Разминая ноги, затекшие от долгого сидения в машине, он направился к воротам. Арнольд распахнул заднюю дверь, сгребая букеты. От их сладкого тлена запершило в горле, зависть, жгучая зависть ужалила сердце. «Захотела б моей быть, купал бы ее в розах, да что в розах, банк бы ломанул какой-нибудь, с деньгами увез бы ее, куда б захотела, эх, Фаня-Фаиночка! Змея ты подколо…»

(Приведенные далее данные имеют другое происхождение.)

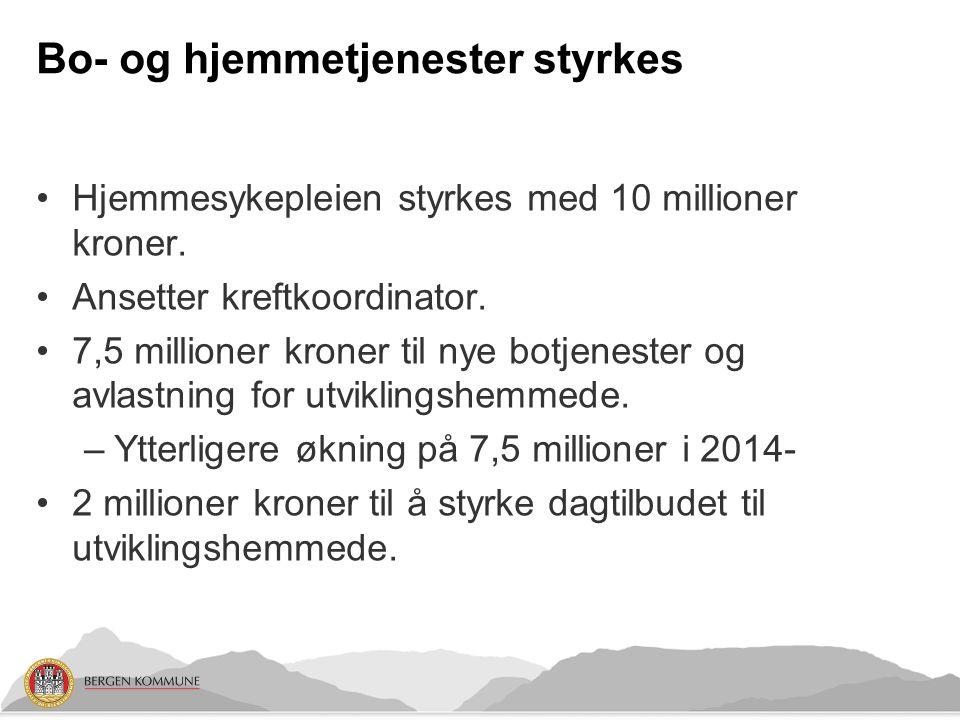 Bo- og hjemmetjenester styrkes Hjemmesykepleien styrkes med 10 millioner kroner.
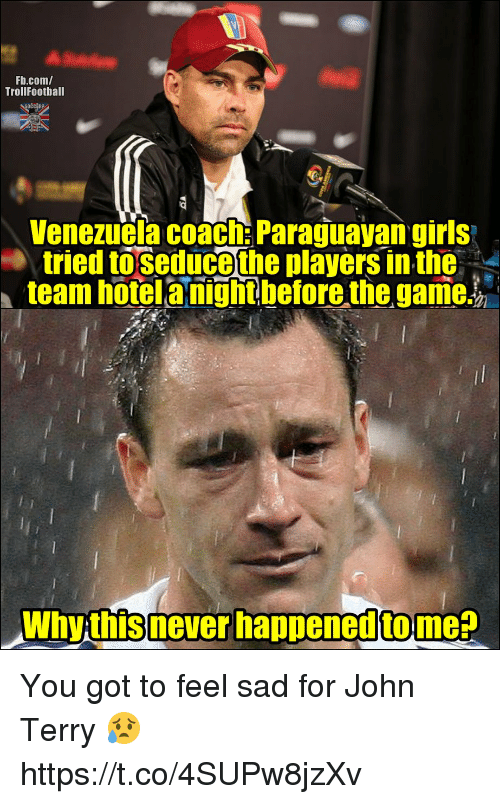 John Terry: Fb.com/  TrollFootball  Venezuela coach: Paraguayan girls  tried toseduce the players in the-  team hotelanightbefore the game.  Why this never happened tome? You got to feel sad for John Terry 😥 https://t.co/4SUPw8jzXv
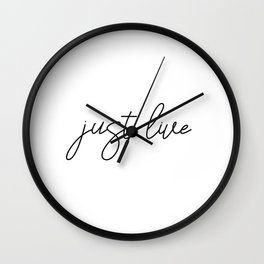 Just Live, Live Quote, Live Art Wall Clock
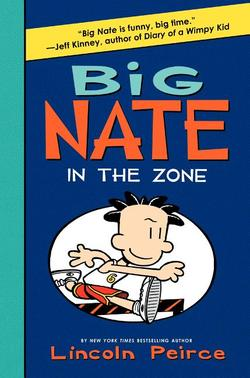 Big Nate: In the Zone book
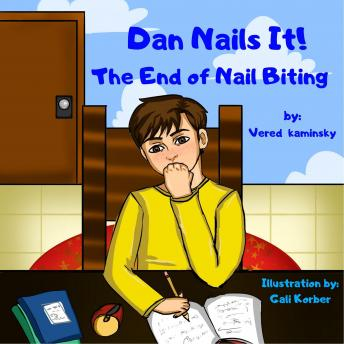 Dan Nails It! The End of Nail Biting, Vered Kaminsky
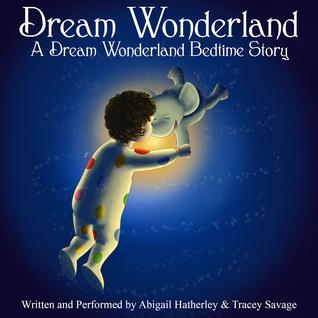 Dream Wonderland: A Dream Wonderland Bedtime Story - Audiobook Edition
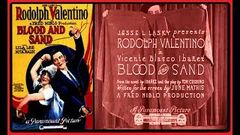 Blood and Sand (1922) American silent drama film starring Rudolph Valentino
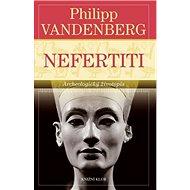 Nefertiti: Archeologický životopis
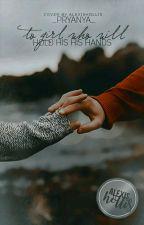 Девушке, которая будет держать его руки. by _pryanya_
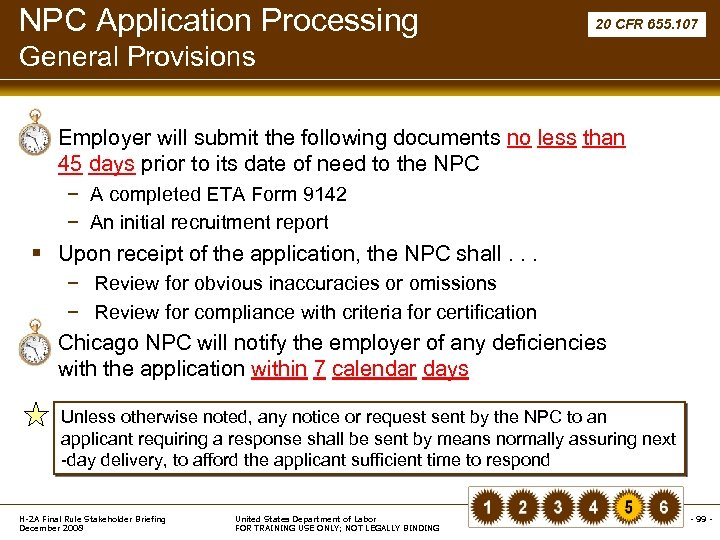 NPC Application Processing 20 CFR 655. 107 General Provisions § Employer will submit the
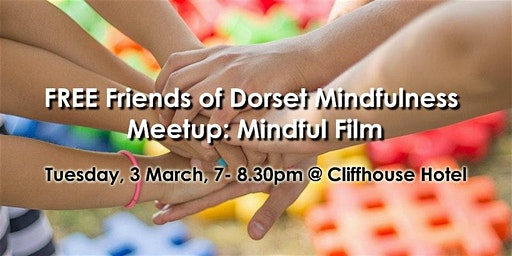 Free Friends of Dorset Mindfulness Meetup: Mindful Film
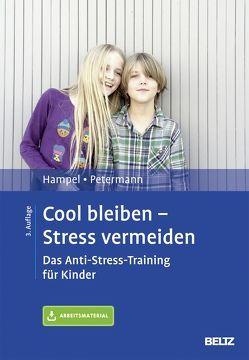 Cool bleiben – Stress vermeiden von Hampel,  Petra, Petermann,  Franz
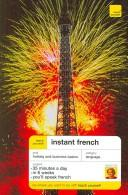 Teach Yourself Instant French (Teach Yourself Instant Courses)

Он услышал выстрел и в первое мгновение не ощутил никакой опасности, просто безмерно удивился. Руки его были заняты охапкой лилий и роз, и он не успел среагировать, как должно. Не успел выхватить из-за пояса свой пистолет, который по старой привычке всегда возил с собой, даже на свидание с Фаиной. Пуля ударила его в затылок, и он рухнул на колени, ткнулся лицом в заднее сиденье, в цветы, которые, как из рога изобилия, посыпались на кожаные подушки из его разжавшихся рук. Он не слышал, как хрипел раненый Суслов — пуля угодила ему в живот, но он не упал, лишь согнулся, зажимая рану. В ночи прогремели еще два выстрела, но их он тоже уже не услышал. Не услышал и чьих-то быстрых шагов, приближавшихся из темноты.
— И ничего страшного. Пусть отправляется на все четыре стороны. Дурь в конце концов соскочит, вернется к тебе как миленький!
Анфиса Берг погрозила пухлым кулаком. Угрозу видели плюшевый бегемот да Катя — Екатерина Сергеевна Петровская, по мужу Кравченко. Но предназначалась угроза не им.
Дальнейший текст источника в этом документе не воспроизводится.